A message from the Governor General of Canada
By His Excellency the Right Honourable David Johnston, Governor General of Canada
Excerpted from The Idea of Canada: Letters to a Nation by David Johnston.
When I visited the imagiNation 150 office in Calgary during one of my first trips as governor general, I was captivated by that organization’s raison d’être: Canada’s special birthday in 2017 calls for Canadians to give their own special gifts to our country – gifts that kindle our collective spirit and make our country even better. Since that day, I’ve taken every opportunity possible to ask Canadians, “What will your gift be?” It’s my way to encourage Canadians to start thinking about the gifts they will give their country when we celebrate the 150th anniversary of Confederation, and to make sure they follow through on their thinking when 2017 rolls around.
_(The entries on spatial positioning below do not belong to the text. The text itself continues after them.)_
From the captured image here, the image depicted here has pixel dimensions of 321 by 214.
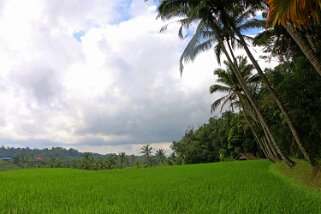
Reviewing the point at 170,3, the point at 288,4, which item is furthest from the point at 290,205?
the point at 170,3

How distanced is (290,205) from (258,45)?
44.2 ft

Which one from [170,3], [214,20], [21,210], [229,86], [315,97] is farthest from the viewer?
[229,86]

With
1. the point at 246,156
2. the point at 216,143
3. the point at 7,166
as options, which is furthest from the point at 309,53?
the point at 7,166

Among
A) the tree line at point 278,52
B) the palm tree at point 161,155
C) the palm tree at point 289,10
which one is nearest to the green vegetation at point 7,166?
the palm tree at point 161,155

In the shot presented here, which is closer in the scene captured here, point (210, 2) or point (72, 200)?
point (72, 200)

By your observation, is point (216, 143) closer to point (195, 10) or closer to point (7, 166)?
point (195, 10)

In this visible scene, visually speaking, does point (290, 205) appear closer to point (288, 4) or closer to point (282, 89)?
point (288, 4)

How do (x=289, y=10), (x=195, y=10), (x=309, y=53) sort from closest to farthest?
1. (x=289, y=10)
2. (x=309, y=53)
3. (x=195, y=10)

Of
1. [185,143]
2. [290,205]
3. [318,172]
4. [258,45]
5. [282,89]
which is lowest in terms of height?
[290,205]

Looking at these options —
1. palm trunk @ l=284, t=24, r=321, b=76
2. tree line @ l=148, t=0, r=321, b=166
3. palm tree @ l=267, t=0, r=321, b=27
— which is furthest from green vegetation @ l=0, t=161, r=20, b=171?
palm tree @ l=267, t=0, r=321, b=27

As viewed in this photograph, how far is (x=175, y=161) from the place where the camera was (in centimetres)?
6353

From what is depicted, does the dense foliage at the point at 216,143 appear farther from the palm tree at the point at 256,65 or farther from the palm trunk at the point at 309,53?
the palm trunk at the point at 309,53

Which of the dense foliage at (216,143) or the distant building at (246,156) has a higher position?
the dense foliage at (216,143)

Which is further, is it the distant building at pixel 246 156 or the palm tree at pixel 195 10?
the distant building at pixel 246 156
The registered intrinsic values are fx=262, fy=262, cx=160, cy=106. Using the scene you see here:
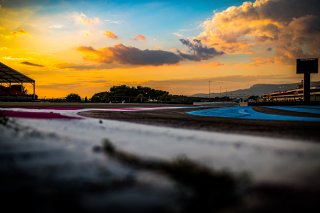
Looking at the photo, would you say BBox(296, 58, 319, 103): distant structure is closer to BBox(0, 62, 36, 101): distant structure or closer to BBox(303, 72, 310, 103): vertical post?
BBox(303, 72, 310, 103): vertical post

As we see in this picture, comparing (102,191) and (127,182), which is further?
(127,182)

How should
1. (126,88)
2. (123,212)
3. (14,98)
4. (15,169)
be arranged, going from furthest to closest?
(126,88)
(14,98)
(15,169)
(123,212)

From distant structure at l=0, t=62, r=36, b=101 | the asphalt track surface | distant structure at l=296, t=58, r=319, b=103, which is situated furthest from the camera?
distant structure at l=296, t=58, r=319, b=103

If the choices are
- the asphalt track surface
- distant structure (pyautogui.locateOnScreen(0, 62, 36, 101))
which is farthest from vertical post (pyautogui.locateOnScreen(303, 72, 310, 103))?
distant structure (pyautogui.locateOnScreen(0, 62, 36, 101))

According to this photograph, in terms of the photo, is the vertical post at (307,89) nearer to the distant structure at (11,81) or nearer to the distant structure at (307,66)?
the distant structure at (307,66)

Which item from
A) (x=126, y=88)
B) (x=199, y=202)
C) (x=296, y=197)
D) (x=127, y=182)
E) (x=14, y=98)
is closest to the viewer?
(x=199, y=202)

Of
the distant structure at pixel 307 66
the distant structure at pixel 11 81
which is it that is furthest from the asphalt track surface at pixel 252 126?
the distant structure at pixel 307 66

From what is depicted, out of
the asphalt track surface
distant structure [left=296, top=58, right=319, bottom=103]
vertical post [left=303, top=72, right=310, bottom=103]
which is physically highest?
distant structure [left=296, top=58, right=319, bottom=103]

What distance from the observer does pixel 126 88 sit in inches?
5512

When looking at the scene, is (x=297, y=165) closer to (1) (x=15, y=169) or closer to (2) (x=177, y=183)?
(2) (x=177, y=183)

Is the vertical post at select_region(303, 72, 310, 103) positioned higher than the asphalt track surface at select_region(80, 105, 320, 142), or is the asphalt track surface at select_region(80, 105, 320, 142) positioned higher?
the vertical post at select_region(303, 72, 310, 103)

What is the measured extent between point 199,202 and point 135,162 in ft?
4.63

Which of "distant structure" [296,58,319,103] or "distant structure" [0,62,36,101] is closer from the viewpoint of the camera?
"distant structure" [0,62,36,101]

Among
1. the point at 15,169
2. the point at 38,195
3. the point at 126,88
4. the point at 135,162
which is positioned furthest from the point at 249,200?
the point at 126,88
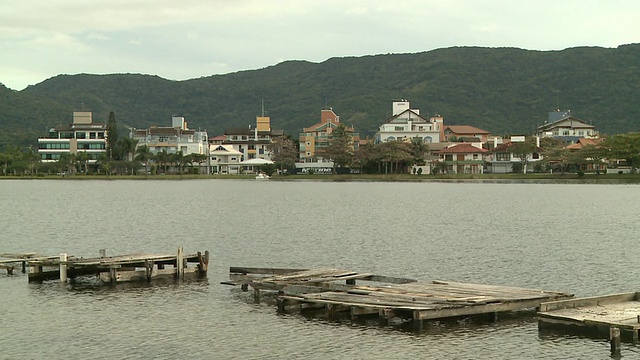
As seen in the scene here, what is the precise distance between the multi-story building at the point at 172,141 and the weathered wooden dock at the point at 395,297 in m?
149

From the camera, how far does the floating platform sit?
72.2ft

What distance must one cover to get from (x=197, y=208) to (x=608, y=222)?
36884 millimetres

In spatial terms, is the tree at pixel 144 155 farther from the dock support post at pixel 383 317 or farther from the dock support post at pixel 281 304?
the dock support post at pixel 383 317

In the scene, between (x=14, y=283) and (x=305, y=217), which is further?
(x=305, y=217)

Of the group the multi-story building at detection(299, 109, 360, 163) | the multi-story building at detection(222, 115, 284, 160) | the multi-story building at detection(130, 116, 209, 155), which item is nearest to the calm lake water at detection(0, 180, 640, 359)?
the multi-story building at detection(299, 109, 360, 163)

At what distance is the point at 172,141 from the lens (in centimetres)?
17925

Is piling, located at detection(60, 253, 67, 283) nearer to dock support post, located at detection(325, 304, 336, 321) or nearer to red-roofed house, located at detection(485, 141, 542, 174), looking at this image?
dock support post, located at detection(325, 304, 336, 321)

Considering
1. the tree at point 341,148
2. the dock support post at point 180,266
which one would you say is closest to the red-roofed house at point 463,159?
the tree at point 341,148

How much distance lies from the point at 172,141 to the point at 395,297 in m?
158

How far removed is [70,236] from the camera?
5044 centimetres

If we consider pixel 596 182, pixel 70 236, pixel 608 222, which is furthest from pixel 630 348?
pixel 596 182

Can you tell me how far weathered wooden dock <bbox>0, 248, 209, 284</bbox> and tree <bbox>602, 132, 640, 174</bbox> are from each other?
108 m

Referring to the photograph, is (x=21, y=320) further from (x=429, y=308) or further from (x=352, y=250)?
(x=352, y=250)

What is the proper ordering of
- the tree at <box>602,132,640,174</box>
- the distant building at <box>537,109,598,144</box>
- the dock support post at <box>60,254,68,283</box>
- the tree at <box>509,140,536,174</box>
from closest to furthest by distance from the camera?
the dock support post at <box>60,254,68,283</box> → the tree at <box>602,132,640,174</box> → the tree at <box>509,140,536,174</box> → the distant building at <box>537,109,598,144</box>
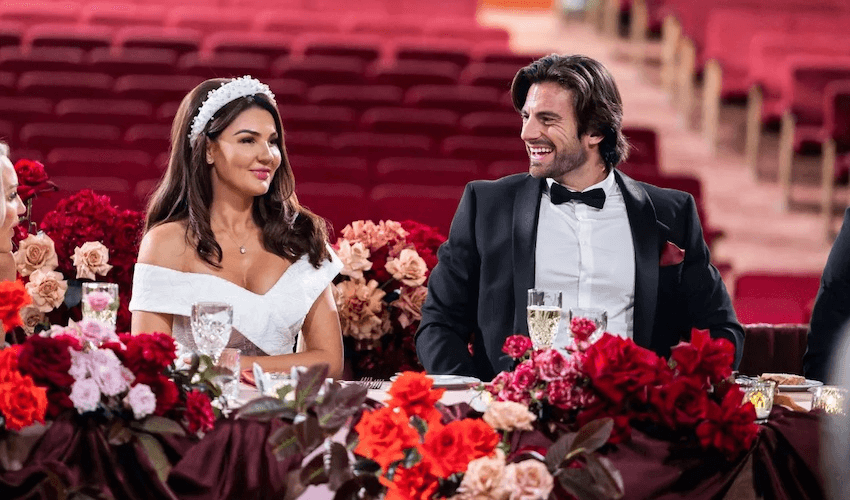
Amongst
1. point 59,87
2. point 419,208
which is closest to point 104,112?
point 59,87

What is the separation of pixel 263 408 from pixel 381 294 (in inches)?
58.4

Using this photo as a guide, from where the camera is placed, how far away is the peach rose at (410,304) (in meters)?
3.46

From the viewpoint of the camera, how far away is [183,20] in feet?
29.3

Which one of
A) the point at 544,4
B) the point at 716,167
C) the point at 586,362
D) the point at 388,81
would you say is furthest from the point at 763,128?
the point at 586,362

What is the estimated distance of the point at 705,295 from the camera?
2.82 metres

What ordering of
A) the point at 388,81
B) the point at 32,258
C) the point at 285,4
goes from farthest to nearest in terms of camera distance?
the point at 285,4 → the point at 388,81 → the point at 32,258

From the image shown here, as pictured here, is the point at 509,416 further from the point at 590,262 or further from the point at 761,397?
the point at 590,262

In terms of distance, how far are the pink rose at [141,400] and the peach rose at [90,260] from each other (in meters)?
1.45

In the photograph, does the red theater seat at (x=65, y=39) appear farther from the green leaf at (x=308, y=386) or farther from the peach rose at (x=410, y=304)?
the green leaf at (x=308, y=386)

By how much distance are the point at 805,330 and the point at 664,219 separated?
0.83 m

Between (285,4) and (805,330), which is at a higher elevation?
(285,4)

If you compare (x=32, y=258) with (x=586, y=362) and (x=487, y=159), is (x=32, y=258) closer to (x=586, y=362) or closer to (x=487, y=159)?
(x=586, y=362)

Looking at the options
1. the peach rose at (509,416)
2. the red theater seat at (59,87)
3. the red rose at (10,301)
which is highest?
the red rose at (10,301)

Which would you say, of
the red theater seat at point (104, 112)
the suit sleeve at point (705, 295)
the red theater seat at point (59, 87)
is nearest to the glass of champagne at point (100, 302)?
the suit sleeve at point (705, 295)
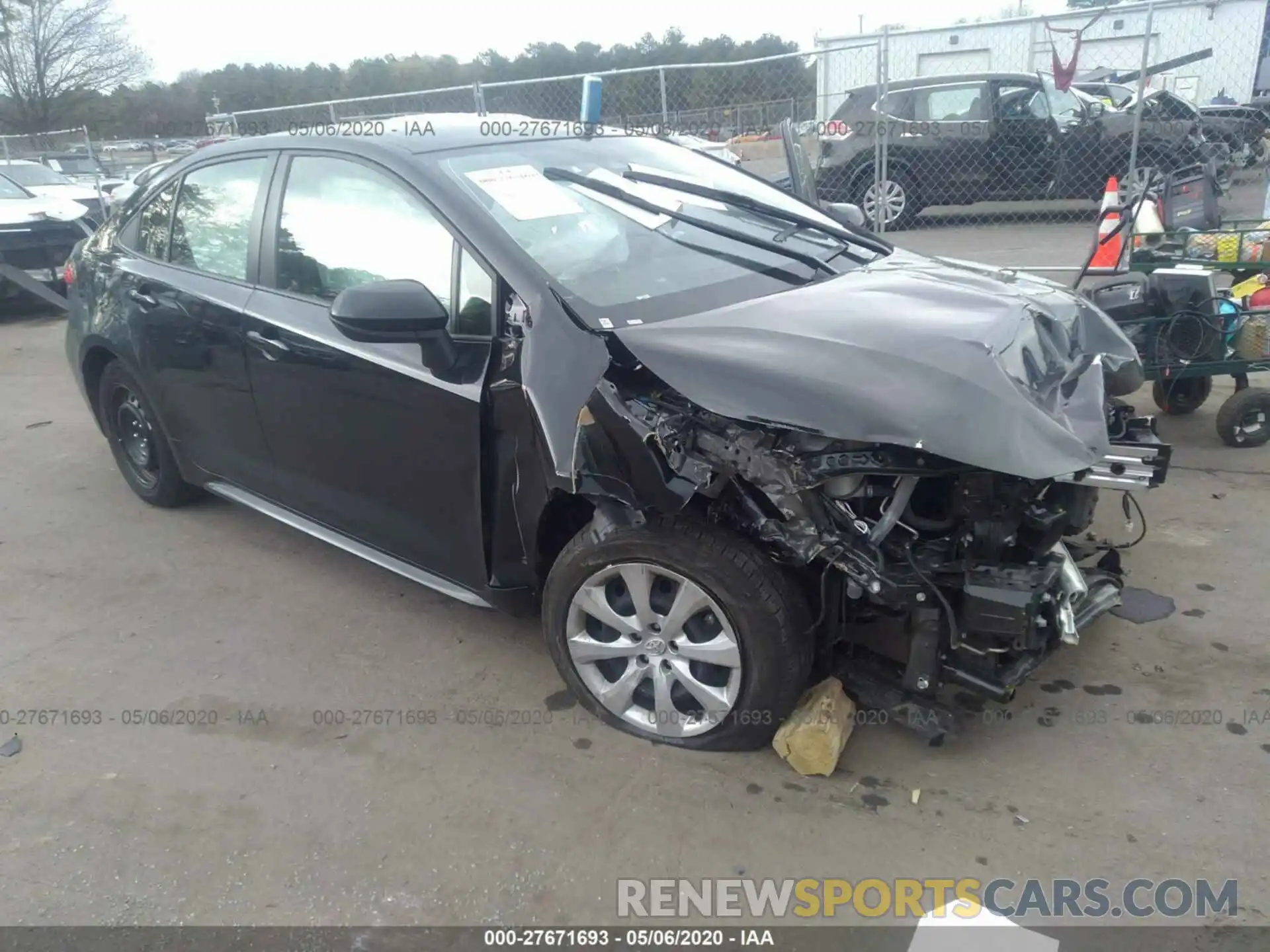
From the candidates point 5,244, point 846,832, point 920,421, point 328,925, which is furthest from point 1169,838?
point 5,244

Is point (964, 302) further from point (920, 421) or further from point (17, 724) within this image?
point (17, 724)

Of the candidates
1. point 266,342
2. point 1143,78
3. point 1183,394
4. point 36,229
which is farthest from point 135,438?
point 1143,78

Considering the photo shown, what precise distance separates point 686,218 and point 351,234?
3.80 feet

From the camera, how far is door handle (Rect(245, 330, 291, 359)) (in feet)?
11.3

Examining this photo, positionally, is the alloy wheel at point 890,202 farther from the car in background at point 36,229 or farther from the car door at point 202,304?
the car in background at point 36,229


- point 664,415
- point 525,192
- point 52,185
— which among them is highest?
point 52,185

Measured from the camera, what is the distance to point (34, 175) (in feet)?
43.7

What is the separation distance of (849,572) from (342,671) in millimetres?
1885

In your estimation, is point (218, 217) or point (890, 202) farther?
point (890, 202)

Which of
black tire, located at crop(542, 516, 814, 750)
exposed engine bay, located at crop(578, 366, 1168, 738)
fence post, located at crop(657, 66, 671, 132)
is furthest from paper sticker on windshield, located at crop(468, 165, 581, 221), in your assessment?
fence post, located at crop(657, 66, 671, 132)

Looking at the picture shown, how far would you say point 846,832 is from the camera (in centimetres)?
257

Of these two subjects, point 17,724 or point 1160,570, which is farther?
point 1160,570

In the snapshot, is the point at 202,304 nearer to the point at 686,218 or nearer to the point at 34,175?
the point at 686,218

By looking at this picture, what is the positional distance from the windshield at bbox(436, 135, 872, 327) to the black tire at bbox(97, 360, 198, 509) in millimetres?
2234
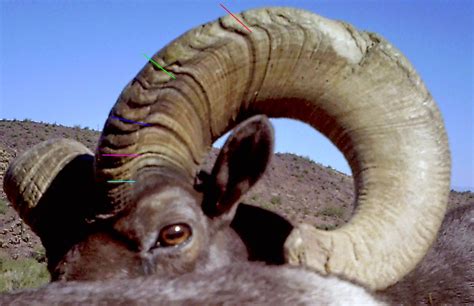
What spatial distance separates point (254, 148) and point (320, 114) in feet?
2.62

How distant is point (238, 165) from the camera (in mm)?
4863

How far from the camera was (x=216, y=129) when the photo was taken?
17.0ft

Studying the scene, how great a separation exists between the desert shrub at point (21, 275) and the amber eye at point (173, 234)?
8430 mm

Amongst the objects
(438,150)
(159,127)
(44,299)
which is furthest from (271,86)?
(44,299)

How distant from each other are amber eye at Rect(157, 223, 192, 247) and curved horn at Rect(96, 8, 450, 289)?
32cm

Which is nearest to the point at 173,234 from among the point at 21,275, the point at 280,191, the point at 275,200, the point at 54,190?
the point at 54,190

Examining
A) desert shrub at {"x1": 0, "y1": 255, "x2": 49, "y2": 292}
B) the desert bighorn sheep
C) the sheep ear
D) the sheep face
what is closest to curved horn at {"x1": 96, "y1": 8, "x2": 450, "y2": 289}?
the desert bighorn sheep

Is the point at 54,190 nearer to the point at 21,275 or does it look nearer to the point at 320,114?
the point at 320,114

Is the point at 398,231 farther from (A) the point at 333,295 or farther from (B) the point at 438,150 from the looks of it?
(A) the point at 333,295

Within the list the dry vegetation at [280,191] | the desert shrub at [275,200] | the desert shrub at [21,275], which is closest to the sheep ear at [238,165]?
the desert shrub at [21,275]

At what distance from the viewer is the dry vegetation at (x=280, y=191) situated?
2646cm

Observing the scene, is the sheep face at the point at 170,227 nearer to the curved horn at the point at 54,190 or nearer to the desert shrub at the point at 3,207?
the curved horn at the point at 54,190

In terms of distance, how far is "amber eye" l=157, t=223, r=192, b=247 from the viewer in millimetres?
4711

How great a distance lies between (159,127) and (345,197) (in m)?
45.6
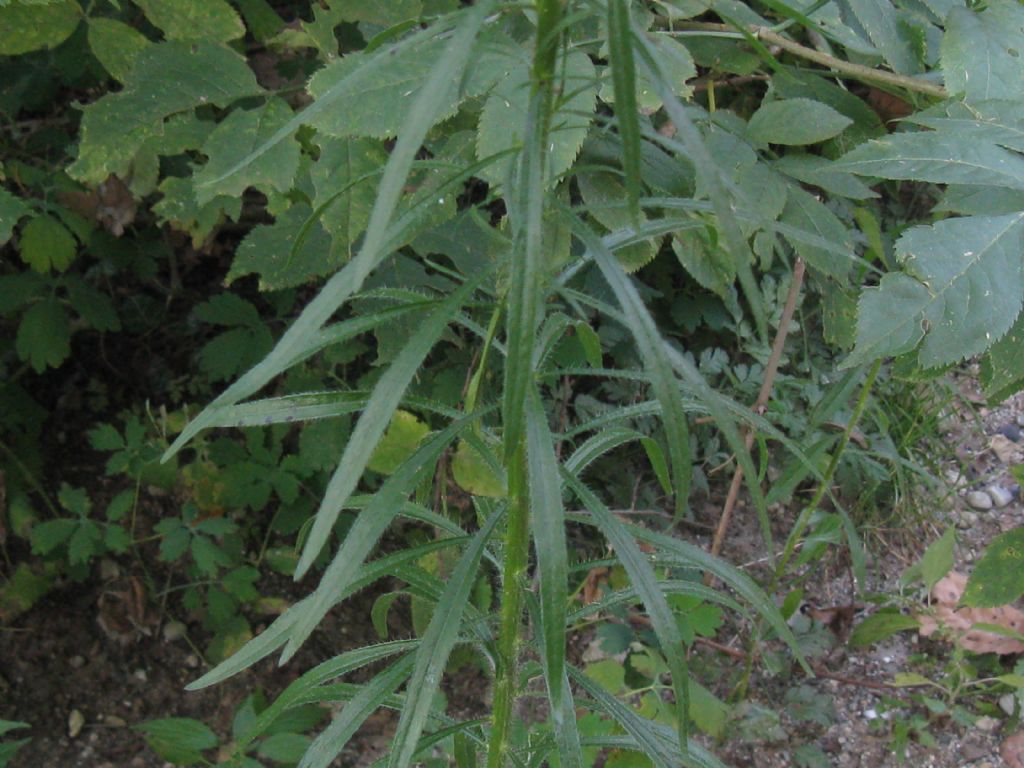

Canadians shouldn’t be content only with erecting cultural monuments or other publicly funded infrastructure to mark this occasion. Nor is there any reason why Canadians should wait for their governments to encourage and mobilize them to give. Pierre Berton, in his book 1967: The Last Good Year, outlined the many ways Canadians marked the centennial of our country. What struck me most was the message cbc personality John Fisher gave during his cross-country tour of Canada leading up to the event. “The Centennial belongs to you!” he said. “Do something. It doesn’t matter how small your effort is!”
An occasion as momentous as Canada 150 comes along once – maybe twice – in a lifetime. This anniversary is a rare opportunity for Canadians to do something special for their country, to give a gift to Canada. As governor general, I’ve crisscrossed the country, meeting and speaking with Canadians of all ages, and backgrounds, and I’ve asked them to think deeply about what their gifts might be. Now is the time to put plans in motion. Now is the time to turn ideas into action. Now is the time to act. The country we dream of won’t build itself.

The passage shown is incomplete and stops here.